With warnings like these, it’s no wonder parents toil endlessly over every decision and find ways to cope. For some, that means going with our gut (whatever’s left of it) or harking back to the wisdom of family, friends, or pediatricians. For others, it means studying up as best we can so that at least we can assure ourselves that we tried to get it right.
Self-education wouldn’t be a problem—indeed, the medical establishment generally considers it a virtue—if our healthcare system offered overwhelmed parents a last line of defense. But all signs point to American doctors becoming more terse and unavailable to their patients. In the US, the standard primary care visit has been whittled down to roughly 15 minutes, as doctors have caved to tight fee schedules set by insurers.
During that fleeting window, research has found that doctors aren’t doing a good job listening. A 1999 study of 29 family physician offices in the US, for instance, found that doctors allowed patients to speak for 23 seconds on average before redirecting them. Nearly three out of four patients were interrupted before they had finished stating their concerns.
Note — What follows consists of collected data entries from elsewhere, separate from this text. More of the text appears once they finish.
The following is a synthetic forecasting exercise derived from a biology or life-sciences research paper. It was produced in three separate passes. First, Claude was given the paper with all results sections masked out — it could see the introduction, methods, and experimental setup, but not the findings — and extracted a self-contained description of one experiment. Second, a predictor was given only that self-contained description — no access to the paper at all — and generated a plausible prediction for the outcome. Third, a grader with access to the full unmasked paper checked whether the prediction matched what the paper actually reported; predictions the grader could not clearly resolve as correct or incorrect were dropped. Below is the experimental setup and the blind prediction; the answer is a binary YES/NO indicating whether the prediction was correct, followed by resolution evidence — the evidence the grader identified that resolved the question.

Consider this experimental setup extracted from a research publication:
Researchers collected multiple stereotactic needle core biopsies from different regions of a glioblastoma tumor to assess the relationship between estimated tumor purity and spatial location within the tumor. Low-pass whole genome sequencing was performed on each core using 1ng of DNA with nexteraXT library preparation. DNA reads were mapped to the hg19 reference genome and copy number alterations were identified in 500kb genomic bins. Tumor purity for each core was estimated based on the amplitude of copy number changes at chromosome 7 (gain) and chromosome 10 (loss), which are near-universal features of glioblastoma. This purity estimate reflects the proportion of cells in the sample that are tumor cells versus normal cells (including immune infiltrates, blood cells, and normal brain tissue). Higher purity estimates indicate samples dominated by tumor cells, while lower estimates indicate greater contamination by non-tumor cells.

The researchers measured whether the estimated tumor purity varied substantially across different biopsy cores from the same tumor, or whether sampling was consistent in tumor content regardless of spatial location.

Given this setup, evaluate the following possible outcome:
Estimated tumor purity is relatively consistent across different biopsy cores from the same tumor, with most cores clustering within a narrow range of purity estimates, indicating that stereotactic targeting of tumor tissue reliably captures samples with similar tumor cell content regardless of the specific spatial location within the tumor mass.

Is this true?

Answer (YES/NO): NO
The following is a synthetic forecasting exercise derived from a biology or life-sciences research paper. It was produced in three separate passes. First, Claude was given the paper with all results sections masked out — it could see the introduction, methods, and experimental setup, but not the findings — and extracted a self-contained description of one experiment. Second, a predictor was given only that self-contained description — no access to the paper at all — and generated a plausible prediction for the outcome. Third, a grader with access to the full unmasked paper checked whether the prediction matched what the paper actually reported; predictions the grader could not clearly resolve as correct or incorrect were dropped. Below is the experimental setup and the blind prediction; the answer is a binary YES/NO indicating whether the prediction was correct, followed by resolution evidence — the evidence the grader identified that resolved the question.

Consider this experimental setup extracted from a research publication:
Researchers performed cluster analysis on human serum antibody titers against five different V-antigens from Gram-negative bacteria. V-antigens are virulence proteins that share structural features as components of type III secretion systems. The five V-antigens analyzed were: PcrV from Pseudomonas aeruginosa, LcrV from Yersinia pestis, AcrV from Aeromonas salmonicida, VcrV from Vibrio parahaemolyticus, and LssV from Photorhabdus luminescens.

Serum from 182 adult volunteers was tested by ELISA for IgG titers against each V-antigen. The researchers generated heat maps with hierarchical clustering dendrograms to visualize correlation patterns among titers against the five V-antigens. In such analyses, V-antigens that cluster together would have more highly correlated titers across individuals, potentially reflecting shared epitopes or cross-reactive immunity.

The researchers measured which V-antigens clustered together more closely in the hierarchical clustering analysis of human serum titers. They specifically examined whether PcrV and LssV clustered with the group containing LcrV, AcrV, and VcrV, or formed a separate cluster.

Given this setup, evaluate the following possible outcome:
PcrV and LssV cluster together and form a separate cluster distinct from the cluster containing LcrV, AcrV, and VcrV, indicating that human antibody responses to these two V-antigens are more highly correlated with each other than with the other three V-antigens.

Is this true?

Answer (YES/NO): NO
Meanwhile, patient satisfaction is on the decline, and doctors lament a golden age of medicine when they garnered more respect and had more time. As one doctor wrote in the Wall Street Journal, “I realize that in many ways I have become the kind of doctor I never thought I’d be: impatient, occasionally indifferent, at times dismissive or paternalistic.”
All this makes uninformed patients the easiest kind for doctors to manage, and overly-informed parents a nuisance. One friend told me that when she asked her daughter’s pediatrician if she could stagger her vaccinations, he responded curtly that he “had to draw the line somewhere” and if she wasn’t comfortable with the standard then she should ”find another practice.” And off she went.
Parents can hardly be blamed for bad medical decisions that doctors can’t be bothered to try to prevent or solve. And ridiculing those parents—as some seem to think is the solution—only deepens the divide between them and doctors willing to address the questions they so desperately want resolved.